When not writing or undergoing yet another surgery, McCanta enjoys the tradition of her distant Irish heritage by eating potatoes.

All the Dancing Birds is her debut novel.

 

About All the Dancing Birds

From Auburn: Why write about Alzheimer’s?

I’m a brain tumor survivor of nearly twenty years. I still remember how my hands trembled in my lap as I received the initial kick-in-the-gut diagnosis that I had a tumor, a little larger than a golf ball, squatting deep and ruinous inside my brain. I was told to prepare for a number of terrifying outcomes, each one more frightening than the one before. Full recovery from a brain tumor like mine is rare.

That’s me, just a few days after my brain surgery

Nevertheless, with a gifted surgeon, a great deal of love and support, and the luck to have inherited my grandmother’s stubborn Irish streak, I was given the gift of a shiny new life.
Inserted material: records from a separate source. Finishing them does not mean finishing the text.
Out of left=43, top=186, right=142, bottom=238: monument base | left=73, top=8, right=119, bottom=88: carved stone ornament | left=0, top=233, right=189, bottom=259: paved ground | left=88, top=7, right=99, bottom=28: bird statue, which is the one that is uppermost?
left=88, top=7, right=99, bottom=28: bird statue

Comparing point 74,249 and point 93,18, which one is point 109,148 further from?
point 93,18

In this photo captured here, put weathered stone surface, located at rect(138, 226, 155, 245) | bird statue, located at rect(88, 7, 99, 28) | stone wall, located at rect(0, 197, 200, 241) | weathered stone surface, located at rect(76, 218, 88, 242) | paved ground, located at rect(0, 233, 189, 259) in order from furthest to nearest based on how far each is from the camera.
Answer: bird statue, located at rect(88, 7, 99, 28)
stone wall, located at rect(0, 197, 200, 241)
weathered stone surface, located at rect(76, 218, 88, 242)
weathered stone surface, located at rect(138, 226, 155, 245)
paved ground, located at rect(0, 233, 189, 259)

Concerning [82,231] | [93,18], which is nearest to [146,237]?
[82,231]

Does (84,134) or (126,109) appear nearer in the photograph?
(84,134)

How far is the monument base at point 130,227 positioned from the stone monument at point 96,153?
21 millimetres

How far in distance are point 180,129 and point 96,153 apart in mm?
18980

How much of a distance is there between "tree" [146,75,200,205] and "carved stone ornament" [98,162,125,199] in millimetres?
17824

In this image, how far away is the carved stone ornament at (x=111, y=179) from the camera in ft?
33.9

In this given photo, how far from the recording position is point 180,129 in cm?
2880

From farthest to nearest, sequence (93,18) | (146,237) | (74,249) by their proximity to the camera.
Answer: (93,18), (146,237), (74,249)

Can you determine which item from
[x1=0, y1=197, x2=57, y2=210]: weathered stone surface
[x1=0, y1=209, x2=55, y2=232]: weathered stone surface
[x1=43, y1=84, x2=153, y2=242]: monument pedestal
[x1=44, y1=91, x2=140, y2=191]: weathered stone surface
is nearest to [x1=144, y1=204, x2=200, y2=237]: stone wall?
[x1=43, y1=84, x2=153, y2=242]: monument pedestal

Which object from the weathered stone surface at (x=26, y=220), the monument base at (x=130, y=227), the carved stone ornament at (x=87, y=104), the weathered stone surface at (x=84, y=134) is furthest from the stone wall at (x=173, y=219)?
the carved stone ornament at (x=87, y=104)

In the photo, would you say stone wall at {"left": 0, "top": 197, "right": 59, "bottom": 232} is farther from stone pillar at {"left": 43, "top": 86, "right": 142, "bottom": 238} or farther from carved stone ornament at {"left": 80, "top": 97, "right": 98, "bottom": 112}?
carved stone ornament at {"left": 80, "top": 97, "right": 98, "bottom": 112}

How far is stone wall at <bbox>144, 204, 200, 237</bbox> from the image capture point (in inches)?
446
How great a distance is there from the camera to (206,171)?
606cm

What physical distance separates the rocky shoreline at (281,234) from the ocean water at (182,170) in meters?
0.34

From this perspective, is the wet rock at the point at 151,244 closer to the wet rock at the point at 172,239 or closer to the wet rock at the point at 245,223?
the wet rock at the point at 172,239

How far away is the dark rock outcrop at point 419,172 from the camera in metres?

During the months following surgery, I taught myself to walk again, to talk again. To live again.

It seemed only natural, then, that I would develop an interest in other brain diseases. As time went on, I watched family members and friends who suffered from dementia. And it dawned on me one day—like lightning in a bottle—that they had not lost the ability to think, even if it wasn’t clear to the world around them.

This is our labradoodle Wilson, who accompanied me to Alzheimer’s care facilities twice a week as a pet therapy dog. His warm fur was like magic.

I compared the days after my brain surgery, when I was unable to intelligently communicate, to the latter days of my loved ones with Alzheimer’s. In recalling how difficult it was to locate and form words (a condition called aphasia that still strikes me now and then), it occurred to me that even in my darkest times, when my reasoning was skewed or my thoughts were slow in forming, I nevertheless retained the ability to think—however small those thoughts might have been. I retained a lively imagination and, even when I felt jumbled with medication or all those blind alleys I wandered within the quiet of my mind, I still never stopped thinking. Similarly, I’ve watched dementia patients (who seemed silent and unapproachable) light up when someone stops, takes their hands, looks into their faces, and croons a soft hello.

It’s the notion that thought does not cease—regardless the circumstance—that I wanted to fictionalize.

Although I allow Lillie Claire’s thoughts to incorporate intelligent and robust language until the end (obviously, I took a great deal of literary license), she wanted it that way. Characters are like that for writers—they can be pushy! Lillie Claire wanted her story to be written as if she were fully able to speak to the heart of each reader. She wanted everyone to know that even when she was silent, or had thoughts that didn’t exactly capture reality, or when she appeared not to have thoughts at all, she was still able to feel pain and joy. She was always able to think something.